[[ Data provided open ]]

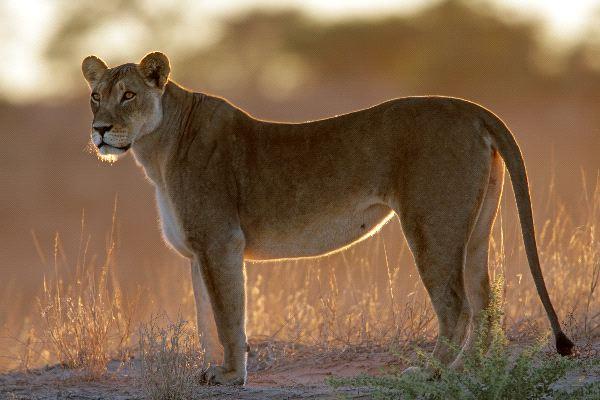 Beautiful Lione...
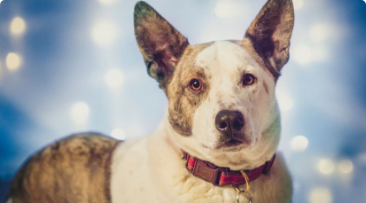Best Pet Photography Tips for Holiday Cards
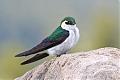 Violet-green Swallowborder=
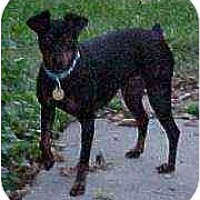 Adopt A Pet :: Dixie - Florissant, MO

[[ Data provided closed ]]

Could you return the entire listing above verbatim while dropping each picture?

- [Task solution]
 Beautiful Lione...
Best Pet Photography Tips for Holiday Cards
 Violet-green Swallowborder=
 Adopt A Pet :: Dixie - Florissant, MO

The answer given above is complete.